Les dates du 12 avril puis du 19 ont été avancées et ce serait finalement la semaine prochaine que la dissolution pourrait être prononcée. Mais la résistance s’organise. Pour contrer le gouvernement, les SLT ont appelé à la création de comités locaux et départementaux qui fleurissent partout, boostés par ce coup de projecteur stigmatisant.

« Nous organisons la contre-attaque contre la dissolution »

« Tout le monde a été ultra choqué par la violence de Sainte-Soline, ça a galvanisé et remobilisé les gens. Nous organisons la contre-attaque et les recours juridiques contre la dissolution, nous nous sommes multipliés partout pour l’éviter » indique Olivier, éleveur de chèvres dans les hautes Corbières et un des leaders du tout nouveau comité SLT de l’Aude. Il sera ce week-end au rassemblement contre l’A69 : « On y va tous !  Dans ce projet on parle de gagner 12 minutes de trajet alors qu’il existe déjà une route ! « .

 

Même son de cloche chez Silouan, enseignant de 30 ans, qui porte le comité départemental de Lozère créé en avril. « On reçoit des dizaines de mails pour venir aux réunions, des jeunes comme des personnes de 50 ou 60 ans » avance celui qui part dans le Tarn avec un convoi de manifestants « contre l’A69 et la dissolution. On sent monter la colère environnementale et sociétale ».

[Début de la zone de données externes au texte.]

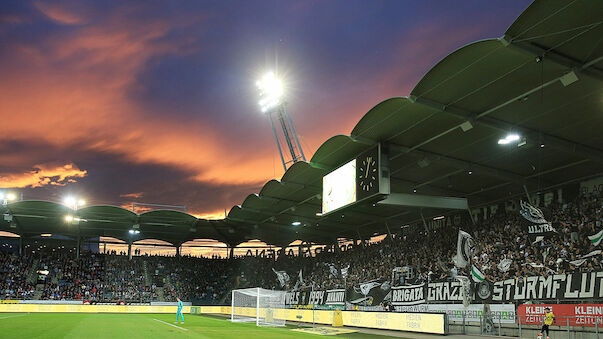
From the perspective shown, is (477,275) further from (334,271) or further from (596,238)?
(334,271)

Tous l’assurent : le rassemblement sera familial et bon enfant et chaque camp a intérêt à ce que tout se déroule bien. Mais la question de la violence dans la radicalisation des mouvements écologistes émergents se pose. Avec celle de la convergence des luttes voulue par certains.

Stratèges d’ultra-gauche

Dans une note récente des renseignements territoriaux sur les Soulèvements de la Terre, les policiers spécialisés évoquent un noyau dur « composé initialement de stratèges d’ultra-gauche qui s’est élargi aux collectifs environnementaux ».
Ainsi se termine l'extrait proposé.